Dataset:
━━━━━━━━━━━━━━━━

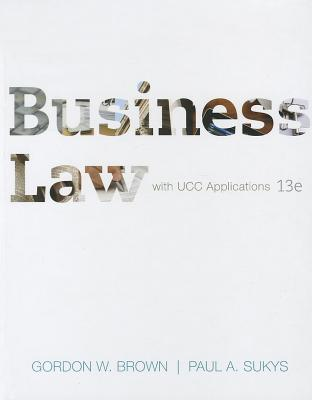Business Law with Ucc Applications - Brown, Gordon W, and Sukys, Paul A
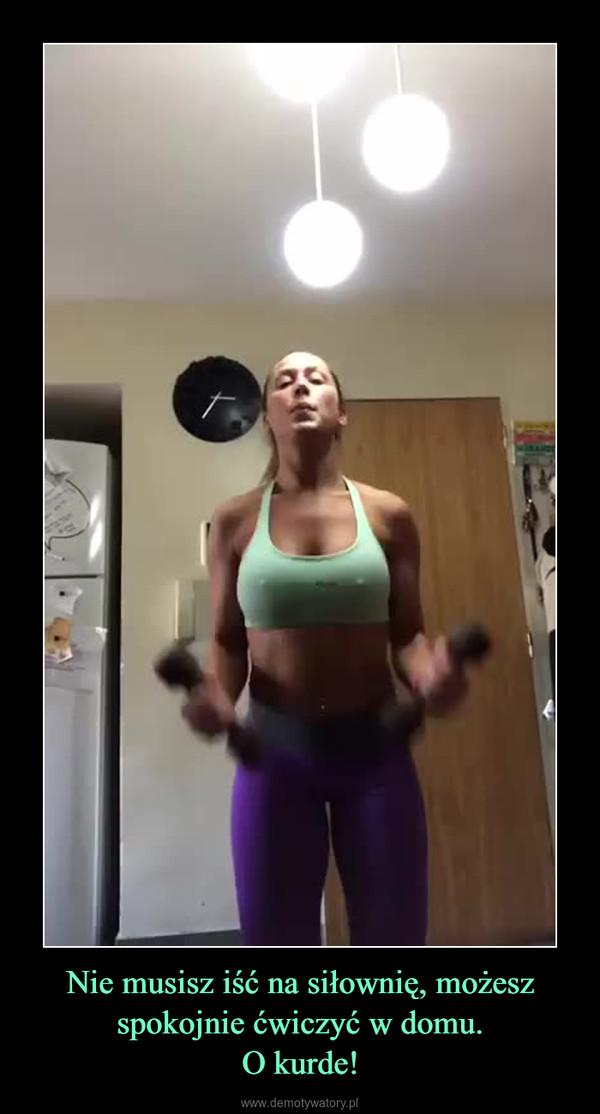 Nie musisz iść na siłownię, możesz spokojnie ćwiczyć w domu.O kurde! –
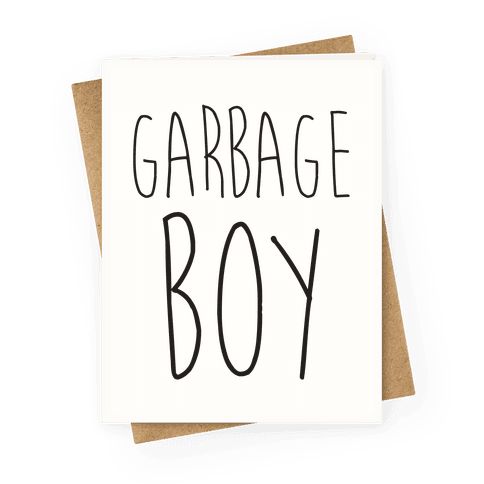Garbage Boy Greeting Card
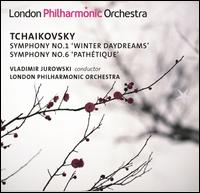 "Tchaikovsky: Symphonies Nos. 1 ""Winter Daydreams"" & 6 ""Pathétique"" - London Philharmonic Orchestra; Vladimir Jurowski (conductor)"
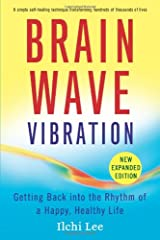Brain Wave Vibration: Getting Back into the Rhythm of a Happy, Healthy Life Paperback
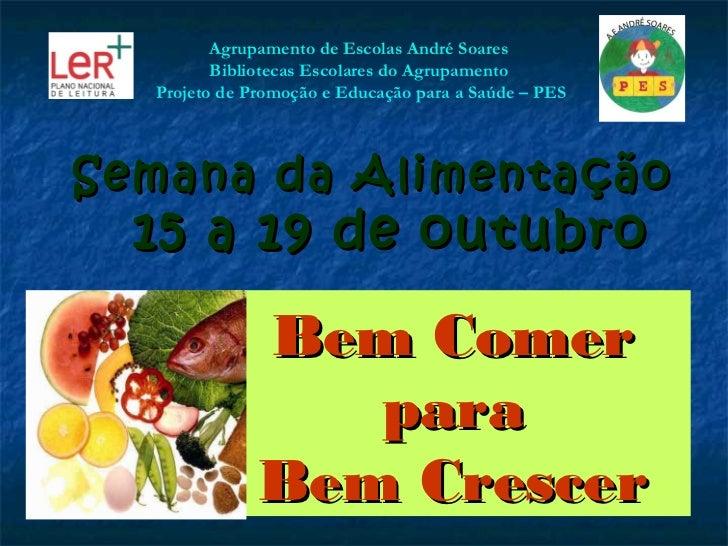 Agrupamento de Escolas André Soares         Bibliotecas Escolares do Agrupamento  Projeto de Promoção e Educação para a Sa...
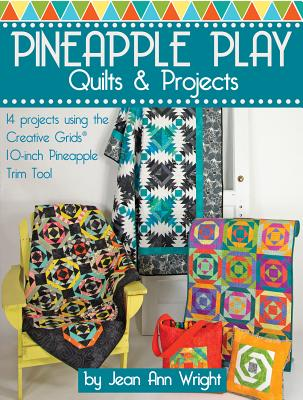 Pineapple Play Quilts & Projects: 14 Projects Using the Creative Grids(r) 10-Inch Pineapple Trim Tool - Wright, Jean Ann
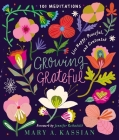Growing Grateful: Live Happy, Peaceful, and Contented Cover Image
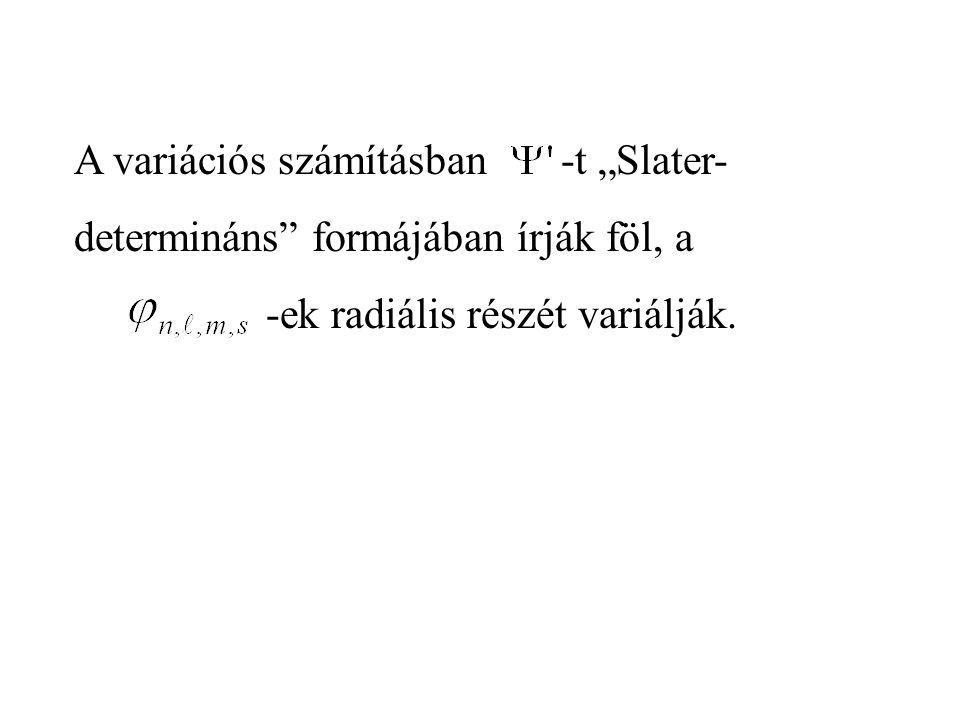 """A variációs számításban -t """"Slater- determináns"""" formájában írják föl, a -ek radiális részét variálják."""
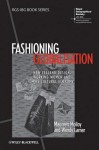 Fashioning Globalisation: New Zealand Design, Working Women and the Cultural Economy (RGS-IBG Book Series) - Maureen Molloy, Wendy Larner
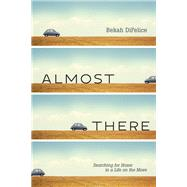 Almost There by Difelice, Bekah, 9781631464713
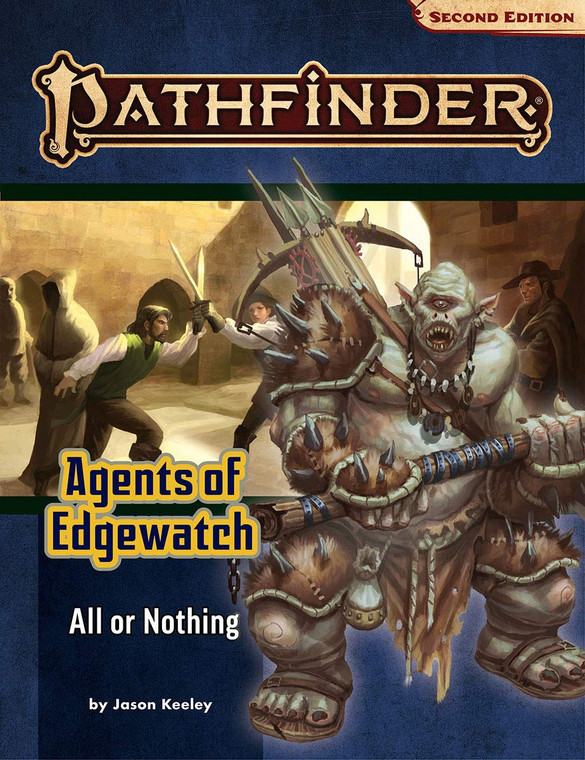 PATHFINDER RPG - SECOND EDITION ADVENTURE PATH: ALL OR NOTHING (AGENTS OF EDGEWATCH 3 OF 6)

━━━━━━━━━━━━━━━━

Reproduce the listing exactly, minus its pictures.

Business Law with Ucc Applications - Brown, Gordon W, and Sukys, Paul A
 Nie musisz iść na siłownię, możesz spokojnie ćwiczyć w domu.O kurde! –
Garbage Boy Greeting Card
 "Tchaikovsky: Symphonies Nos. 1 ""Winter Daydreams"" & 6 ""Pathétique"" - London Philharmonic Orchestra; Vladimir Jurowski (conductor)"
Brain Wave Vibration: Getting Back into the Rhythm of a Happy, Healthy Life Paperback
 Agrupamento de Escolas André Soares         Bibliotecas Escolares do Agrupamento  Projeto de Promoção e Educação para a Sa...
 Pineapple Play Quilts & Projects: 14 Projects Using the Creative Grids(r) 10-Inch Pineapple Trim Tool - Wright, Jean Ann
Growing Grateful: Live Happy, Peaceful, and Contented Cover Image
 """A variációs számításban -t """"Slater- determináns"""" formájában írják föl, a -ek radiális részét variálják."""
 Fashioning Globalisation: New Zealand Design, Working Women and the Cultural Economy (RGS-IBG Book Series) - Maureen Molloy, Wendy Larner
 Almost There by Difelice, Bekah, 9781631464713
 PATHFINDER RPG - SECOND EDITION ADVENTURE PATH: ALL OR NOTHING (AGENTS OF EDGEWATCH 3 OF 6)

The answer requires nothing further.